Avoir un dressing responsable, c’est pas acheter éthique, c’est cultiver son style
Rédigé par Victoire Satto
Le 07 mars 2022
Minutesde lecture
Depuis qu’elle existe, la Mode éthique est une industrie de niche qui s’adresse à une clientèle de niche. Elle effraie par peur de devoir compromettre son style pour satisfaire sa conscience. La transformation des moeurs de consommation et de l’industrie alimentaire est probablement superposable : lorsqu’il y a quelques années les scandales ont fait surface, chacun s’est rendu compte des méfaits des produits transformés sur la santé et le bien être. Pourtant les tendances végétariennes/vegan restaient initialement marginales, stigmatisées par du tofu ébouillanté sur courgettes vapeur. Pas sexy. Or ni le végétarisme ni même le bio de sont faits de ces clichés-là. Il a fallu du temps, la conviction du grand public et l’ajustement de l’offre pour que son attractivité s’adapte aux besoins et envies des consommateurs. Aujourd’hui Bien manger, c’est mieux pour la santé est devenu pour nous une évidence sous-corticale.
Un phénomène similaire à l’alimentation se produit dans l’industrie du vêtement.
Le problème réside dans la présentation des options pour bien faire : l’information disponible suivie de la réflexion qu’on y consacre amenant à la modification de nos comportements. De la même manière qu’on reconnecte avec son corps et sa faim en s’intéressant au contenu son assiette, on peut reconnecter avec ses vêtements en y réfléchissant.
Réfléchir à ce que l’on porte
Réfléchir avant d’agir : à son style, à ce que l’on souhaite, à ce dont on a réellement besoin. Voici quelques pistes pour ce faire, récapitulées dans une fiche en fin d’article.

Premier point
Les choux gras de la fast fashion sont bâtis sur l’impulsion, à opposé de la réflexion : les achats compulsifs.
À qui n’est-il pas arrivé d’acheter dans les suites d’un sentiment de mal être ou d’interrogation existentielle après une rude journée que l’on vient réconforter par un achat :
… Une dispute avec son partenaire
… Une contrariété au travail
… La sensation de tuer le temps dans les galeries marchandes le samedi aprem à défaut d’une occupation sensée.

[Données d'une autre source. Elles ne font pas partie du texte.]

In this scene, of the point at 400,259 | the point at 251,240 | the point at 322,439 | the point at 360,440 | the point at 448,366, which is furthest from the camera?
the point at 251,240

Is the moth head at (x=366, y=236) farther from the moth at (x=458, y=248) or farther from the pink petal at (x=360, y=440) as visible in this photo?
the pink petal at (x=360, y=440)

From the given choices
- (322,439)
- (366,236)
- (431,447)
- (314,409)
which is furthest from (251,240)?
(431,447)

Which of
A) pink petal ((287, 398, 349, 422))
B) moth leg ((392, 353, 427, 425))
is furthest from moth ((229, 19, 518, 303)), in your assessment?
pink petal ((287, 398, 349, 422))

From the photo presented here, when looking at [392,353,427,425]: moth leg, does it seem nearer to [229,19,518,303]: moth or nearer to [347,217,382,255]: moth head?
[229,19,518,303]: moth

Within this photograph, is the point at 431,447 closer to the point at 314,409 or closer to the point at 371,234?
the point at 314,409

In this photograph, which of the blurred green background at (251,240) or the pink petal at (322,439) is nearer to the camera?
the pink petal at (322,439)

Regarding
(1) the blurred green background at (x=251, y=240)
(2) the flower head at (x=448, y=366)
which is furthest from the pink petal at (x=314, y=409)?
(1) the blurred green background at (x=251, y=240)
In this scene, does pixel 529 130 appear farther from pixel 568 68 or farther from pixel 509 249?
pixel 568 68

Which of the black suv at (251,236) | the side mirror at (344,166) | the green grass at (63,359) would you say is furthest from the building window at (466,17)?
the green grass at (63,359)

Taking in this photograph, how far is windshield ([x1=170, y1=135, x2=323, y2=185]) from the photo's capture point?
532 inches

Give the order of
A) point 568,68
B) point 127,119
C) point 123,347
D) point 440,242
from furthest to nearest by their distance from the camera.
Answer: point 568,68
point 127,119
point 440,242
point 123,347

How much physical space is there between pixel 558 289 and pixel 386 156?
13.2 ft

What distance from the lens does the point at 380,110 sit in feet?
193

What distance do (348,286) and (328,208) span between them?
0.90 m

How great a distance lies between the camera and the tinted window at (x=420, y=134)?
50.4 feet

Tout paraît soluble dans un nouveau vêtement. Compulsion propulsée par la publicité omniprésente : image, vision, désir, un semblant d’inspiration stylistique qui devient une aspiration consommatrice incontrôlable : Il me le faut/Je veux, tel le craving d’un junkie.
Je VEUX ressembler à ce mannequin à l’air heureux au soleil en 4 x 3 sur cette pub.
Le seul point commun entre lui et moi étant ce petit blazer, disponible – ô magie de la distribution de masse – à la sortie de la même bouche de métro où il est exposé (soleil et décor de plage en moins). Aucun temps de réflexion n’est alors alloué à cet acte de consommation :
… Un blazer, un autre ? Combien en ai-je ?
… Quand les ai-je porté pour la dernière fois ?
… Depuis quand dois-je changer la fermeture éclaire d’une veste équivalente que ma mère m’a donnée ?
… Remplacer les boutons du trench adoré ?
Au delà de ce que j’ai déjà, de ce que je pense vouloir, quid de ce que je ne veux pas : ressembler à la personne qui va agir par instinct grégaire exactement de la même manière que moi, à quelques minutes près ?
Deuxième point
Lorsqu’on parle de Mode éthique, on se heurte immédiatement à l’image ennuyeuse et peu stylée d’un T-shirt bio en coton de taille L unisexe #emojicirconspect.
C’est indéniable, produire des vêtements d’une manière écologiquement et socialement durable est difficile compte tenu de la complexité des procédés, de la rapidité de renouvellement des collections, des cycles de tendances. Le système est fait pour : générer des nouveaux flux « d’envie » que notre cerveau traduit par « de choses à la Mode » et shunter davantage nos idées créatives. Anéantir la possibilité de s’exprimer avec ce qui déborde déjà de notre propre placard.
Ainsi les marques éthiques qui tentent de ralentir le courant au profit de la créativité et de la qualité, ne peuvent ni ne souhaitent s’inscrire dans cette spirale d’achat démoniaque. Les créateurs comme les journalistes le déplorent.
De plus, les solutions d’approvisionnement en matières premières et composants durables sont encore relativement limitées. Les concepteurs de Mode durable font inévitablement face à des compromis, et notamment parfois sur la conception et la coupe, donc la variabilité de l’offre.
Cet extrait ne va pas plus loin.